WRITTEN EXERCISE: Convert the data, from the line with "Which of point" through the end of the data, into a two-column CSV with the headers input and output. Give one row per entry, put each field in double quotes, and replace any line breaks with spaces.

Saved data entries
━━━━━━━━━━━━━━━━━━━━

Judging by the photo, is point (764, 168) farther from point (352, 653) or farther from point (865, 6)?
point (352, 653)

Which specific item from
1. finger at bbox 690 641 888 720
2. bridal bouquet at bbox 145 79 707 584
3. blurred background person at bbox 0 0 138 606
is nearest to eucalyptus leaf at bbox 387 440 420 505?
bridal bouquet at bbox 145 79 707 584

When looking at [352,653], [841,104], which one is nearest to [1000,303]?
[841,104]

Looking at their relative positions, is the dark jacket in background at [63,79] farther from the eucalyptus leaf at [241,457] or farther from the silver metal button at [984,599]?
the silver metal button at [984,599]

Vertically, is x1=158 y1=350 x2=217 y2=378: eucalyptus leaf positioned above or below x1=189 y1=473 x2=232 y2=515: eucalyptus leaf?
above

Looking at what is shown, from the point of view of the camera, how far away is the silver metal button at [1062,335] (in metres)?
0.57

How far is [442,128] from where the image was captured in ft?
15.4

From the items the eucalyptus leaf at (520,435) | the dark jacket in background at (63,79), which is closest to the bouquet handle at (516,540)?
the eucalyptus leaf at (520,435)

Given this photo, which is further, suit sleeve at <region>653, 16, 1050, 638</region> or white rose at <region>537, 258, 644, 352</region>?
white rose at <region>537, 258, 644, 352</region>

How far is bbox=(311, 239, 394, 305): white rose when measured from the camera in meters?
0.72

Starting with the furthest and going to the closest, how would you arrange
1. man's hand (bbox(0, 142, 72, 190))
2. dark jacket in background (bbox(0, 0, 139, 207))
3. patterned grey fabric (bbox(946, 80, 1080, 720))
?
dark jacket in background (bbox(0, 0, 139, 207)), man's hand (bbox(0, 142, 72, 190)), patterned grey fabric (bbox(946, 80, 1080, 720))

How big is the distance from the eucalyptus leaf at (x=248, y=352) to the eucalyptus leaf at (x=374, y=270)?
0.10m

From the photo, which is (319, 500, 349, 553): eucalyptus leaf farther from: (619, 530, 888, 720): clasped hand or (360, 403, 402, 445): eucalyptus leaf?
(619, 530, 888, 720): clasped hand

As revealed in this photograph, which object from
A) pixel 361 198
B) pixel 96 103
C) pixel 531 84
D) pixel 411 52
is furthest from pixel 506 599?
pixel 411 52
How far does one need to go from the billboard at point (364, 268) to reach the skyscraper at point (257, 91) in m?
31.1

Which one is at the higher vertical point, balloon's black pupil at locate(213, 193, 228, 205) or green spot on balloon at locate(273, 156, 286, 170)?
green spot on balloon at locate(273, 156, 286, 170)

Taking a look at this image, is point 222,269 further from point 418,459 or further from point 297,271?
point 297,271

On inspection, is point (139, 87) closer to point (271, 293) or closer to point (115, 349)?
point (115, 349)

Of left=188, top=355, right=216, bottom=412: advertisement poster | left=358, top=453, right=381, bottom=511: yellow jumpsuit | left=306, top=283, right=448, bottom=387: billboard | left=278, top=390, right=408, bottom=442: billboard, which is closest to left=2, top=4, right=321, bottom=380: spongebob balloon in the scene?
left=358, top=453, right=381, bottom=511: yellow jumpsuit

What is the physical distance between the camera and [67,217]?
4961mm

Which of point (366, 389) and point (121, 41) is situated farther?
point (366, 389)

━━━━━━━━━━━━━━━━━━━━

ANSWER TO THIS EXERCISE:
input,output
"Which of point (366, 389) and point (121, 41) is situated farther?","point (366, 389)"